▶ _Directions_:
Could you write out every entry exactly as it stands?

▶ _Information supplied_:
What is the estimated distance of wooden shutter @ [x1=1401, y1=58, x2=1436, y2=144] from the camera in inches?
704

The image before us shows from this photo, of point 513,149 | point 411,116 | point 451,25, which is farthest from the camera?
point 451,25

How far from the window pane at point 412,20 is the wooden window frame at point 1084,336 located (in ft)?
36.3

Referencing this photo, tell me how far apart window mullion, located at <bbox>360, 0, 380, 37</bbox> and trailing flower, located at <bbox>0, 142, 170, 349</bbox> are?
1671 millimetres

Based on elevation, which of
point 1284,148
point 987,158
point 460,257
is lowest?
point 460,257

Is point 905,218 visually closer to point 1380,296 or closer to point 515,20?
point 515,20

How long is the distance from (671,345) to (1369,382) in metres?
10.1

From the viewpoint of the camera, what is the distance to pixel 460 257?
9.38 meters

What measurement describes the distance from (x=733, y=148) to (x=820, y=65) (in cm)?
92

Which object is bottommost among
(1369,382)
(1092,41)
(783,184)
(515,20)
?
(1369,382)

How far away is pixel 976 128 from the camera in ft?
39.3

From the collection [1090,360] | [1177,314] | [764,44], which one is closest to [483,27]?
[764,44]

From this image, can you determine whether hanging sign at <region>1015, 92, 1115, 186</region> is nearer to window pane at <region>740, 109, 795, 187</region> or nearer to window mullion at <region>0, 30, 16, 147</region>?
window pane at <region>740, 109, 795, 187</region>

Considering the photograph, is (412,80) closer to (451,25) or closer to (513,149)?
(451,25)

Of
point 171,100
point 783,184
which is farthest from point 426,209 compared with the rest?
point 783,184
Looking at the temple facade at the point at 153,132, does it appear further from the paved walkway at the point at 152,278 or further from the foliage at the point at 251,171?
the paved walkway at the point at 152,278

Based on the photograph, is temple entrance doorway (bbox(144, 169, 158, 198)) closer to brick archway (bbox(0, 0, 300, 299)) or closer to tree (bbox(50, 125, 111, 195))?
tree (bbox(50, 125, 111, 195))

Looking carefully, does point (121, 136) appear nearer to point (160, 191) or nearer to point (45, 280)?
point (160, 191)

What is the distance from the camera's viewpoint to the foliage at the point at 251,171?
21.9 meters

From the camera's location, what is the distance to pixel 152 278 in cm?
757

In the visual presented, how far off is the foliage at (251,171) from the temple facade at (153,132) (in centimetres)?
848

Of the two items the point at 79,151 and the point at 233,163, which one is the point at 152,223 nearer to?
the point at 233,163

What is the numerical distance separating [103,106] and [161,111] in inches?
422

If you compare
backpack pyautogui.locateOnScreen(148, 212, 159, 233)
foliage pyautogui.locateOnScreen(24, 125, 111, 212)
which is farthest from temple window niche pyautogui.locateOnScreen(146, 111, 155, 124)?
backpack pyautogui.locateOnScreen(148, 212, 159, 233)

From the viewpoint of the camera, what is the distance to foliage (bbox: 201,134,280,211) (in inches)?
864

▶ _Result_:
What is the estimated distance of wooden shutter @ [x1=1401, y1=58, x2=1436, y2=144] from the camera in inches?
704

The image before us shows from this photo, of point 513,149 | point 411,116 | point 451,25, which is farthest from the camera?
point 451,25

How far from the window pane at point 412,20 is the wooden window frame at point 1084,336 located (in ft)?
36.3

Referencing this photo, tell me how far apart window mullion, located at <bbox>360, 0, 380, 37</bbox> and trailing flower, located at <bbox>0, 142, 170, 349</bbox> are?
1671 millimetres

Based on elevation, which of
point 1284,148
point 987,158
point 460,257
is lowest?
point 460,257

Is point 905,218 visually closer to point 1380,296 or closer to point 515,20?
point 515,20

How long is the distance from (671,345) to (1369,382) in metres?
10.1

From the viewpoint of the camera, what is the distance to pixel 460 257?
9.38 meters

What measurement describes the distance from (x=733, y=148) to (x=820, y=65) (in cm)?
92

Which object is bottommost among
(1369,382)
(1092,41)
(783,184)
(515,20)
?
(1369,382)

How far away is pixel 976 128 from the camera in ft?
39.3

From the collection [1090,360] | [1177,314] | [764,44], which one is closest to [483,27]?
[764,44]

From this image, can you determine whether hanging sign at <region>1015, 92, 1115, 186</region> is nearer to window pane at <region>740, 109, 795, 187</region> or nearer to window mullion at <region>0, 30, 16, 147</region>?
window pane at <region>740, 109, 795, 187</region>

Considering the photograph, is (412,80) closer to (451,25) or closer to (513,149)?
(451,25)

Of
point 171,100
point 783,184
which is farthest from point 426,209 compared with the rest?
point 783,184
Looking at the temple facade at the point at 153,132, does it appear further from the paved walkway at the point at 152,278 or further from the foliage at the point at 251,171?
the paved walkway at the point at 152,278

Based on the photograph, is temple entrance doorway (bbox(144, 169, 158, 198)) closer to brick archway (bbox(0, 0, 300, 299)) or closer to tree (bbox(50, 125, 111, 195))?
tree (bbox(50, 125, 111, 195))

Looking carefully, does point (121, 136) appear nearer to point (160, 191) or nearer to point (45, 280)?
point (160, 191)

What is the distance from the camera's viewpoint to the foliage at the point at 251,171?
21.9 meters

From the camera's location, what is the distance to pixel 152 278 in cm?
757

In the visual presented, how far off is the foliage at (251,171) from the temple facade at (153,132) (in centimetres)?
848

Of the two items the point at 79,151 and the point at 233,163, which one is the point at 152,223 nearer to?
the point at 233,163

What is the numerical distance separating [103,106] and [161,111] in inches?
422

If you compare
backpack pyautogui.locateOnScreen(148, 212, 159, 233)
foliage pyautogui.locateOnScreen(24, 125, 111, 212)
which is farthest from temple window niche pyautogui.locateOnScreen(146, 111, 155, 124)?
backpack pyautogui.locateOnScreen(148, 212, 159, 233)

From the viewpoint of the camera, what is the distance to foliage (bbox: 201,134,280,211) (in inches)?
864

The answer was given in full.